Senator Joe Biden (pictured) is the ranking Democrat on the US Senate Foreign Relations Committee. Photo courtesy of AFP.
by Martin Sieff
UPI Senior News Analyst
Washington (UPI) May 02, 2006
Partitioning Iraq has become a new, fashionable policy in Washington, but it would easier said than done. The idea has been gathering steam in various think tanks over the past year and it took center stage this weekend when Sen. Joe Biden, D-Del., the ranking Democrat on the Senate Foreign Relations Committee, advocated it.

Biden spelled out his ideas in article with Leslie Gelb, president emeritus of the Council on Foreign Relations, in the New York Times Monday.

Anthony Cordesman, who holds the Arleigh Burke chair in strategy at Washington's Center for Strategic and International Studies, Monday published a CSIS paper criticizing the practicality of the idea. "Iraq does not have a neat set of ethnic dividing lines," he wrote.

"There has never been a meaningful census of Iraq that shows exactly how its Arab Sunnis, Arab Shiites, Kurds and other factions are divided or where they are located. Recent elections have made it clear, however, that its cities and 18 governorates all have significant minorities, and any effort to divide the country would require massive relocations."

Also, partitioning Iraq may well make the United States far more enemies than friends in the Middle East. Partition would mean giving effective independence to the roughly five million Kurds in northern Iraq. But this idea is anathema to neighboring Iran and Turkey, nations that both have large Kurdish minorities.
◆ ◆ ◆
=== What this exercise asks ===
(a) From the Iraq partition article, quote the stretch from "by Martin Sieff" through "Committee, advocated it." word for word.
(b) Answer these questions from the Iraq partition article:
(i) Who wrote the New York Times article with Biden?
(ii) How many governorates does Iraq have, according to the CSIS paper?
(iii) Which two neighboring nations oppose independence for the Kurds in northern Iraq?

=== Data section ===
◆ ◆ ◆
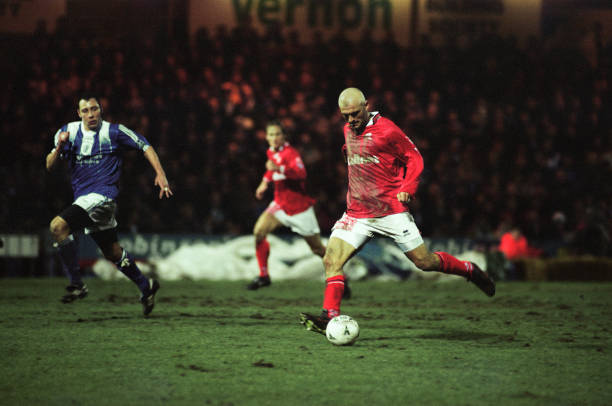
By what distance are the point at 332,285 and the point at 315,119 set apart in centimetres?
1172

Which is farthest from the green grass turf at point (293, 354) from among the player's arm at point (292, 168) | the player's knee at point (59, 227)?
the player's arm at point (292, 168)

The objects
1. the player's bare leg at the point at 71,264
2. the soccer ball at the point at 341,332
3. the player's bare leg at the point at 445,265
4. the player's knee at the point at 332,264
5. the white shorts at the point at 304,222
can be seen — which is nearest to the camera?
the soccer ball at the point at 341,332

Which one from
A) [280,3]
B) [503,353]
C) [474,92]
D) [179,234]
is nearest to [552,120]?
[474,92]

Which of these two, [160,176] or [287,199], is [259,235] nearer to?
[287,199]

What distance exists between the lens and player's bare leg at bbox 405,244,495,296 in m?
6.57

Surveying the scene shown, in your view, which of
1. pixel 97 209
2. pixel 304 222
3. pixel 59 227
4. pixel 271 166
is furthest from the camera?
pixel 304 222

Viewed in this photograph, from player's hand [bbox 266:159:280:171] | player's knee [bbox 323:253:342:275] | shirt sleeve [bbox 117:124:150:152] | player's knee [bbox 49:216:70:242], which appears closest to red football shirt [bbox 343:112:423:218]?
player's knee [bbox 323:253:342:275]

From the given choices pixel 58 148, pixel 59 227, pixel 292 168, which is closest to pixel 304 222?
pixel 292 168

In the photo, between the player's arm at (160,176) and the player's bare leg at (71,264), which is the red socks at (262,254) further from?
the player's arm at (160,176)

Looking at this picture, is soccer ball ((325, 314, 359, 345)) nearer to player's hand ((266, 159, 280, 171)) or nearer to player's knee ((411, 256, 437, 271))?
player's knee ((411, 256, 437, 271))

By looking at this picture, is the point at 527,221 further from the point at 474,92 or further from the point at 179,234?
the point at 179,234

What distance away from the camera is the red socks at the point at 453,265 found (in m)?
6.78

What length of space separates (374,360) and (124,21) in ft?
54.5

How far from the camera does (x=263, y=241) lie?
10836mm
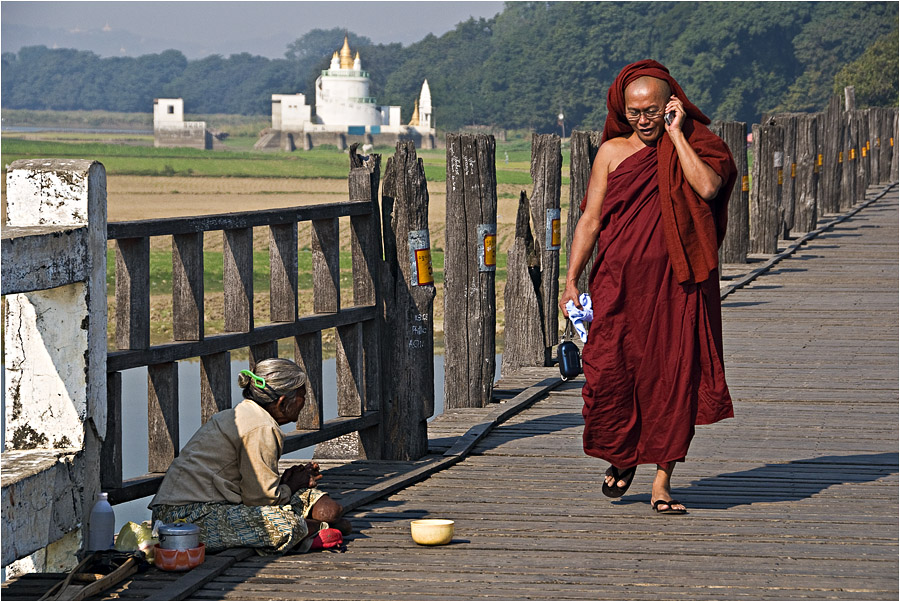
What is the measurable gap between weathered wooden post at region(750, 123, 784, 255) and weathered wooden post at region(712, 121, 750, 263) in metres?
0.87

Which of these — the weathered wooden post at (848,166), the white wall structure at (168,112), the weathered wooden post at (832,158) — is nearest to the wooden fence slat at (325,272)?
the weathered wooden post at (832,158)

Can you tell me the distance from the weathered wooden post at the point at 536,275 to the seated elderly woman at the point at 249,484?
4346mm

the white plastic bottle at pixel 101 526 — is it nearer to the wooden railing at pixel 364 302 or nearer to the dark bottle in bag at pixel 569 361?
the wooden railing at pixel 364 302

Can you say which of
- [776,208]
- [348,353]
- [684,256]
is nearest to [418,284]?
[348,353]

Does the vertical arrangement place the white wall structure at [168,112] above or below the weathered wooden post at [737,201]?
above

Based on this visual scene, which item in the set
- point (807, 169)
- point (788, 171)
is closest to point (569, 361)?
point (788, 171)

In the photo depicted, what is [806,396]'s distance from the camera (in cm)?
824

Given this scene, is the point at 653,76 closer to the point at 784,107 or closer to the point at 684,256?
the point at 684,256

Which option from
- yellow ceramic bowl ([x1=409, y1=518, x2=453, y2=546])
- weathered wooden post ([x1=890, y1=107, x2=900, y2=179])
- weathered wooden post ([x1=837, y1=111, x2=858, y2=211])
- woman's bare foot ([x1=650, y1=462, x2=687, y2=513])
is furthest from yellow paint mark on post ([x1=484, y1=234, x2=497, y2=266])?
weathered wooden post ([x1=890, y1=107, x2=900, y2=179])

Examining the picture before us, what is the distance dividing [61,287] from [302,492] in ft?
3.85

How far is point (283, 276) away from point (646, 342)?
1528 millimetres

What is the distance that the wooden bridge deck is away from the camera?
462 centimetres

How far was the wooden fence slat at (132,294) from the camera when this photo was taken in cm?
512

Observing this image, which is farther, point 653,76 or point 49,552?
point 653,76
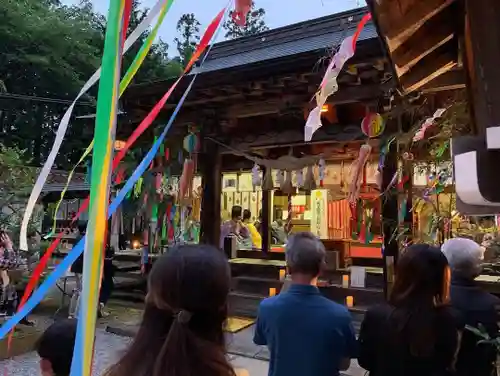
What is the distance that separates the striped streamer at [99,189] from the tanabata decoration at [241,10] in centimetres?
182

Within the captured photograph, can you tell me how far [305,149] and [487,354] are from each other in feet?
20.0

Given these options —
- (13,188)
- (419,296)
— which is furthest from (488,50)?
(13,188)

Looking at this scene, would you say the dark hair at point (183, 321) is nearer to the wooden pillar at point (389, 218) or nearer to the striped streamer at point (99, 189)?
the striped streamer at point (99, 189)

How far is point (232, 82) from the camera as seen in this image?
21.2 ft

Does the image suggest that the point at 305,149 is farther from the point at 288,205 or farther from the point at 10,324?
the point at 10,324

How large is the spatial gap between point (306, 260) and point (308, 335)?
37 centimetres

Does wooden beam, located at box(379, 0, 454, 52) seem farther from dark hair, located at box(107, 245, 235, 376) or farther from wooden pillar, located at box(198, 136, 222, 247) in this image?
wooden pillar, located at box(198, 136, 222, 247)

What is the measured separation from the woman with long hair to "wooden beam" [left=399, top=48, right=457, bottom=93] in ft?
5.75

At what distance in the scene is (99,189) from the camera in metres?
1.02

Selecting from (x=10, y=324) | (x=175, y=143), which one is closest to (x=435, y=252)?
(x=10, y=324)

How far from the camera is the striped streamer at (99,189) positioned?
97 cm

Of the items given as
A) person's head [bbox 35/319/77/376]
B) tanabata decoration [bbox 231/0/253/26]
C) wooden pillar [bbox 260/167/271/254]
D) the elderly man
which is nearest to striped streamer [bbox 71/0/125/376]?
person's head [bbox 35/319/77/376]

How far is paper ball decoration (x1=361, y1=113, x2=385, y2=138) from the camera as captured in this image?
18.5ft

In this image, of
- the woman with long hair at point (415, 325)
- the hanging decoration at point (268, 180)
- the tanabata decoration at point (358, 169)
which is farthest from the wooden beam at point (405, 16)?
the hanging decoration at point (268, 180)
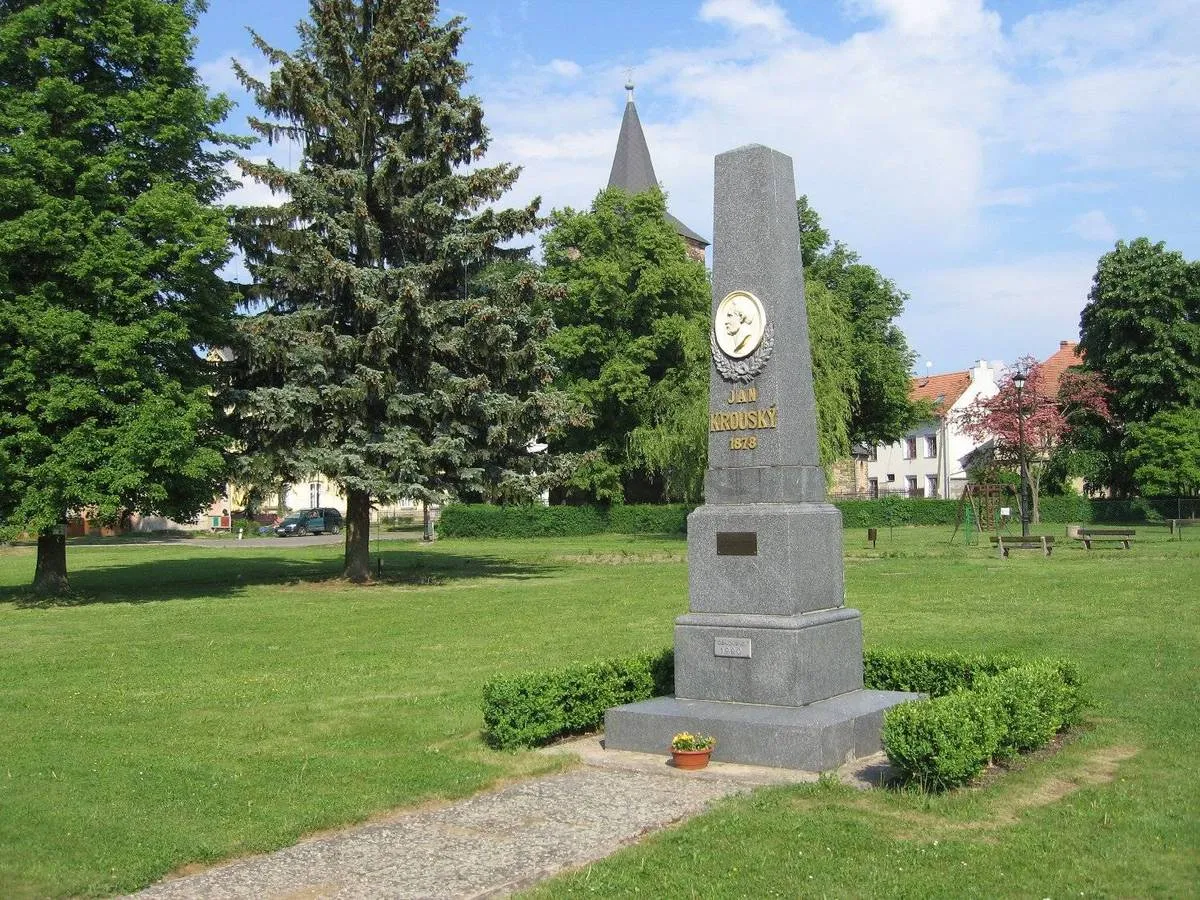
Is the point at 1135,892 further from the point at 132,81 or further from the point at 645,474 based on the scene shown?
the point at 645,474

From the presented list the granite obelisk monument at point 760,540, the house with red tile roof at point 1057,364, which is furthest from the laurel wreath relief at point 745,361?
the house with red tile roof at point 1057,364

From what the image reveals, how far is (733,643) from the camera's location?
375 inches

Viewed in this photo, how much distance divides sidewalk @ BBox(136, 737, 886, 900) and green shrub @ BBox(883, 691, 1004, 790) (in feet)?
2.01

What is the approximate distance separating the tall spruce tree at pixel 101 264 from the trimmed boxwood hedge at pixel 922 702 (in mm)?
14846

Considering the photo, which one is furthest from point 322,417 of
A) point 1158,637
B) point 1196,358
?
point 1196,358

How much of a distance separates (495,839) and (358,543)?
2245cm

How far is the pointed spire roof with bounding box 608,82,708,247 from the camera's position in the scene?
67.4m

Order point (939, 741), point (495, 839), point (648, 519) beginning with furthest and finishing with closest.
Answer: point (648, 519) → point (939, 741) → point (495, 839)

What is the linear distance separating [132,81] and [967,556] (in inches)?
→ 1000

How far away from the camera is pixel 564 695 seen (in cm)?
1006

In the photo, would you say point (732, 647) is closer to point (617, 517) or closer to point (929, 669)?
point (929, 669)

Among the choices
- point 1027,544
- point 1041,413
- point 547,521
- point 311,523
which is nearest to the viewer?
point 1027,544

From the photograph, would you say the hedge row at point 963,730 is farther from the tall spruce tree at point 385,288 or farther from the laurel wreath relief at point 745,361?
the tall spruce tree at point 385,288

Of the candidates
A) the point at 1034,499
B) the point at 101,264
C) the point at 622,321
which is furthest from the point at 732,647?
the point at 1034,499
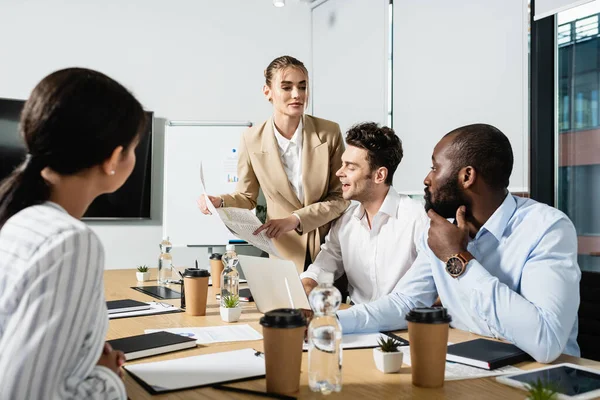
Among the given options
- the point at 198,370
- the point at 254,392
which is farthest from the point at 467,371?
the point at 198,370

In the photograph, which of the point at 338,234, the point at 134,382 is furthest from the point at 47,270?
the point at 338,234

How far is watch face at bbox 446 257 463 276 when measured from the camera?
1.52 meters

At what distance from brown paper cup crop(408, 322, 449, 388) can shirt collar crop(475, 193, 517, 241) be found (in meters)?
0.62

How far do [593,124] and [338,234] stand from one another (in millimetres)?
1566

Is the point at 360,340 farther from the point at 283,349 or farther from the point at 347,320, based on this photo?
the point at 283,349

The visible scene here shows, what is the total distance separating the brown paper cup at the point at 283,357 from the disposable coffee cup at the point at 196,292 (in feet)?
2.82

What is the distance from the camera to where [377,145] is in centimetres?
256

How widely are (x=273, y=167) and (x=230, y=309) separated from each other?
1.26 m

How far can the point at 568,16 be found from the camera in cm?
320

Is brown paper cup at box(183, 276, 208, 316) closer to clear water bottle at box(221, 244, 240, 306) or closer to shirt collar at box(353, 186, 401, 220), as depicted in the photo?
clear water bottle at box(221, 244, 240, 306)

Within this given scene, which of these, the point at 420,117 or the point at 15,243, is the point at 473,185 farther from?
the point at 420,117

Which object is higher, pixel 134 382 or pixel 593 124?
pixel 593 124

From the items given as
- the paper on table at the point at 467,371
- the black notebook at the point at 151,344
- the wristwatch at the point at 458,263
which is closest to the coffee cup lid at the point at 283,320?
the paper on table at the point at 467,371

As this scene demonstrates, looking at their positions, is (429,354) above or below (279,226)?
below
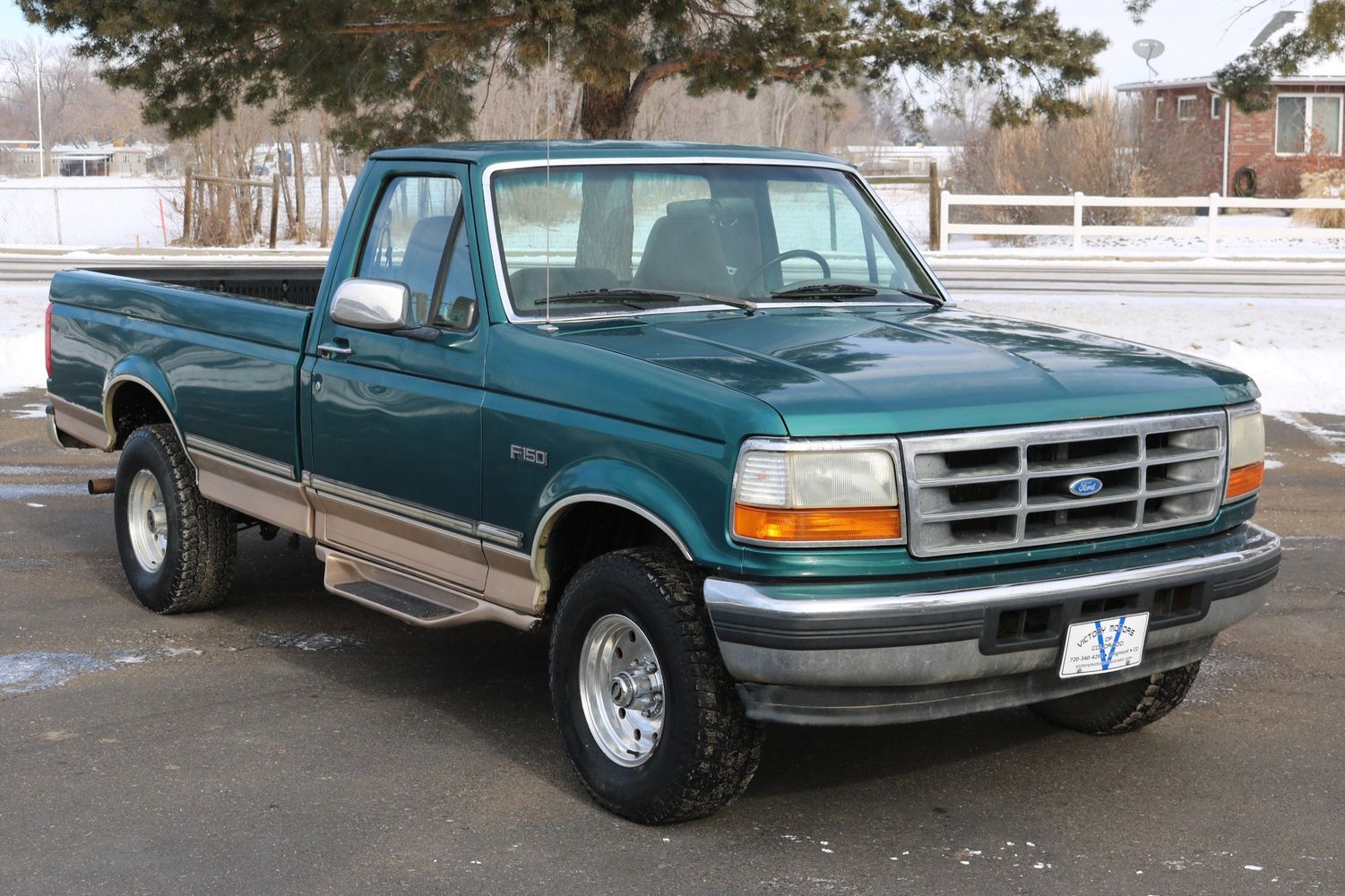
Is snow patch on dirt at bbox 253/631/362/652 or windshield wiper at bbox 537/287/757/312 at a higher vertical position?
windshield wiper at bbox 537/287/757/312

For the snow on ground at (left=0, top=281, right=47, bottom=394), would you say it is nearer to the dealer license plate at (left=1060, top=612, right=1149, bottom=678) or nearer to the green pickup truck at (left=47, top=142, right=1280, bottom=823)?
the green pickup truck at (left=47, top=142, right=1280, bottom=823)

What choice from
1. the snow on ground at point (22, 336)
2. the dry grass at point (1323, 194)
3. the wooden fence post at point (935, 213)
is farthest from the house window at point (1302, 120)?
the snow on ground at point (22, 336)

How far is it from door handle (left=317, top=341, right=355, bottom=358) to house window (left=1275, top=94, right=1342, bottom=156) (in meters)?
46.3

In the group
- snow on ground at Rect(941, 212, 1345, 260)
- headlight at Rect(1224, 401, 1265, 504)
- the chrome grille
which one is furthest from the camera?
snow on ground at Rect(941, 212, 1345, 260)

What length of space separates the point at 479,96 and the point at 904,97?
18.7 metres

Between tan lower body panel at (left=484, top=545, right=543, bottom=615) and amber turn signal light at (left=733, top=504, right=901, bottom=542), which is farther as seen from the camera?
tan lower body panel at (left=484, top=545, right=543, bottom=615)

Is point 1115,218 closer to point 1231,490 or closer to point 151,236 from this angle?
point 151,236

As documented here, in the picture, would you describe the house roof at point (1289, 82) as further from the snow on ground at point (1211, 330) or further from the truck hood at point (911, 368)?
the truck hood at point (911, 368)

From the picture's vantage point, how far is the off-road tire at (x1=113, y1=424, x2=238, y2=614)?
6.92m

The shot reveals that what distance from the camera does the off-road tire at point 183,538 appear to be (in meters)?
6.92

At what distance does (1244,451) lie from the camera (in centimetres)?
490

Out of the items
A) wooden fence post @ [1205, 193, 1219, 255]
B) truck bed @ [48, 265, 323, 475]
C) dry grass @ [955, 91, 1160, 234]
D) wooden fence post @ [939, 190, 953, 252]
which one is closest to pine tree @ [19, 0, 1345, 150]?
truck bed @ [48, 265, 323, 475]

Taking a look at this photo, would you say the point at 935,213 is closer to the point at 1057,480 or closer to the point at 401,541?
the point at 401,541

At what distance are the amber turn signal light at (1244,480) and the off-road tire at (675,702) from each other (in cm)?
168
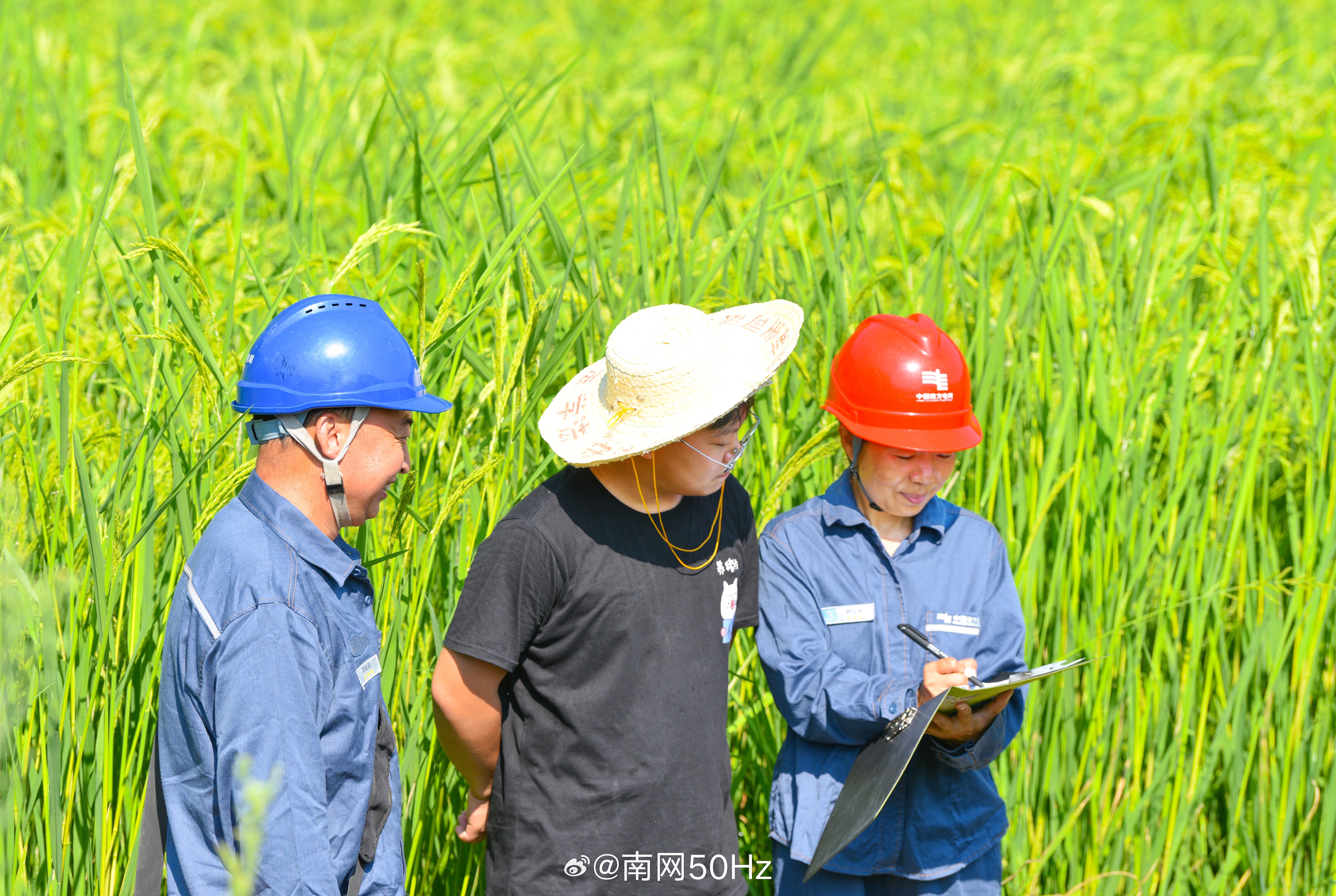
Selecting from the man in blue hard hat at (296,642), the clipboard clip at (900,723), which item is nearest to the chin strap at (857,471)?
◆ ◆ ◆
=== Solution list ===
(a)
by Martin Sieff
UPI Senior News Analyst
Washington (UPI) May 02, 2006
Partitioning Iraq has become a new, fashionable policy in Washington, but it would easier said than done. The idea has been gathering steam in various think tanks over the past year and it took center stage this weekend when Sen. Joe Biden, D-Del., the ranking Democrat on the Senate Foreign Relations Committee, advocated it.

(b)
(i) Leslie Gelb, president emeritus of the Council on Foreign Relations
(ii) 18
(iii) Iran and Turkey